__What to do__
From the first record to the last, write each one out again exactly.

__Provided data__
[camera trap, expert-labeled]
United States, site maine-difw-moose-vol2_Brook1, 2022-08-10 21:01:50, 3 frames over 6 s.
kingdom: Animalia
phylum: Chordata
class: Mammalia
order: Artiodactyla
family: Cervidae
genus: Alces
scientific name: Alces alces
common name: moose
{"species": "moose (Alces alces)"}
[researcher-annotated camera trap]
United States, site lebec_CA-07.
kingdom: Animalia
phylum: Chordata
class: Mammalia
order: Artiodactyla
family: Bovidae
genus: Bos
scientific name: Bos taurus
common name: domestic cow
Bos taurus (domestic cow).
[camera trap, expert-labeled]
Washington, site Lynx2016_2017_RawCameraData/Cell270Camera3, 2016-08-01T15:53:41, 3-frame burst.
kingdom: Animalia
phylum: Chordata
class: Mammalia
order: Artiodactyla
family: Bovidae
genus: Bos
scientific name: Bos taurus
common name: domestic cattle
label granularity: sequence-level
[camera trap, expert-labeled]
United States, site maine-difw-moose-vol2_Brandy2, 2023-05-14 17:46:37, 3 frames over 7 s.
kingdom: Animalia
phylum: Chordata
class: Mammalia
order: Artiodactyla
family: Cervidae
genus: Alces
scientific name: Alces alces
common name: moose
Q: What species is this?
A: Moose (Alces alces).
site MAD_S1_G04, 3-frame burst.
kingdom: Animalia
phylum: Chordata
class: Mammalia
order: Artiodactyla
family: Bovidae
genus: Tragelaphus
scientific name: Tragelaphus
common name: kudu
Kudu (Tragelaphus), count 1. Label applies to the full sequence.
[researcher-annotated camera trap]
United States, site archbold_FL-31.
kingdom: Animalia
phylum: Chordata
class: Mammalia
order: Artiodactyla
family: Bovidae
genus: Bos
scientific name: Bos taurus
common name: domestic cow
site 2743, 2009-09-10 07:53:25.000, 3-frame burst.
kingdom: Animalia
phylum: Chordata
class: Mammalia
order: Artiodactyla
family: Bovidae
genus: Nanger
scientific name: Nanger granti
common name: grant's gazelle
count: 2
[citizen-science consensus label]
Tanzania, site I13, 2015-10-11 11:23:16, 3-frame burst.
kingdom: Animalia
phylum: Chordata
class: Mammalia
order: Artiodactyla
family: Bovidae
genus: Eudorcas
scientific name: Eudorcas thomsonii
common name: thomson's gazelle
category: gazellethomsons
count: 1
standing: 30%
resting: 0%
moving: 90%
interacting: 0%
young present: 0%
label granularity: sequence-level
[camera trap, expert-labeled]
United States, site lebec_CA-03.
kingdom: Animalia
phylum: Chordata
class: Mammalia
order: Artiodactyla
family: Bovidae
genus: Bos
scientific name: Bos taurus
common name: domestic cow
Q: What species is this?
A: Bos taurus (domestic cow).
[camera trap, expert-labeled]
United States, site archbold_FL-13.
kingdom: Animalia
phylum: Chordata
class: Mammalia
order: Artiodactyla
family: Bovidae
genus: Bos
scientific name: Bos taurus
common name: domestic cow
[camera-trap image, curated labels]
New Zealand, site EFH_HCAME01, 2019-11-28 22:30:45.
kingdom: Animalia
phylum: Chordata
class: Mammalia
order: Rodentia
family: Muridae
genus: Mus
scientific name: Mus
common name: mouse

__Written response__
[camera trap, expert-labeled]
United States, site maine-difw-moose-vol2_Brook1, 2022-08-10 21:01:50, 3 frames over 6 s.
kingdom: Animalia
phylum: Chordata
class: Mammalia
order: Artiodactyla
family: Cervidae
genus: Alces
scientific name: Alces alces
common name: moose
{"species": "moose (Alces alces)"}
[researcher-annotated camera trap]
United States, site lebec_CA-07.
kingdom: Animalia
phylum: Chordata
class: Mammalia
order: Artiodactyla
family: Bovidae
genus: Bos
scientific name: Bos taurus
common name: domestic cow
Bos taurus (domestic cow).
[camera trap, expert-labeled]
Washington, site Lynx2016_2017_RawCameraData/Cell270Camera3, 2016-08-01T15:53:41, 3-frame burst.
kingdom: Animalia
phylum: Chordata
class: Mammalia
order: Artiodactyla
family: Bovidae
genus: Bos
scientific name: Bos taurus
common name: domestic cattle
label granularity: sequence-level
[camera trap, expert-labeled]
United States, site maine-difw-moose-vol2_Brandy2, 2023-05-14 17:46:37, 3 frames over 7 s.
kingdom: Animalia
phylum: Chordata
class: Mammalia
order: Artiodactyla
family: Cervidae
genus: Alces
scientific name: Alces alces
common name: moose
Q: What species is this?
A: Moose (Alces alces).
site MAD_S1_G04, 3-frame burst.
kingdom: Animalia
phylum: Chordata
class: Mammalia
order: Artiodactyla
family: Bovidae
genus: Tragelaphus
scientific name: Tragelaphus
common name: kudu
Kudu (Tragelaphus), count 1. Label applies to the full sequence.
[researcher-annotated camera trap]
United States, site archbold_FL-31.
kingdom: Animalia
phylum: Chordata
class: Mammalia
order: Artiodactyla
family: Bovidae
genus: Bos
scientific name: Bos taurus
common name: domestic cow
site 2743, 2009-09-10 07:53:25.000, 3-frame burst.
kingdom: Animalia
phylum: Chordata
class: Mammalia
order: Artiodactyla
family: Bovidae
genus: Nanger
scientific name: Nanger granti
common name: grant's gazelle
count: 2
[citizen-science consensus label]
Tanzania, site I13, 2015-10-11 11:23:16, 3-frame burst.
kingdom: Animalia
phylum: Chordata
class: Mammalia
order: Artiodactyla
family: Bovidae
genus: Eudorcas
scientific name: Eudorcas thomsonii
common name: thomson's gazelle
category: gazellethomsons
count: 1
standing: 30%
resting: 0%
moving: 90%
interacting: 0%
young present: 0%
label granularity: sequence-level
[camera trap, expert-labeled]
United States, site lebec_CA-03.
kingdom: Animalia
phylum: Chordata
class: Mammalia
order: Artiodactyla
family: Bovidae
genus: Bos
scientific name: Bos taurus
common name: domestic cow
Q: What species is this?
A: Bos taurus (domestic cow).
[camera trap, expert-labeled]
United States, site archbold_FL-13.
kingdom: Animalia
phylum: Chordata
class: Mammalia
order: Artiodactyla
family: Bovidae
genus: Bos
scientific name: Bos taurus
common name: domestic cow
[camera-trap image, curated labels]
New Zealand, site EFH_HCAME01, 2019-11-28 22:30:45.
kingdom: Animalia
phylum: Chordata
class: Mammalia
order: Rodentia
family: Muridae
genus: Mus
scientific name: Mus
common name: mouse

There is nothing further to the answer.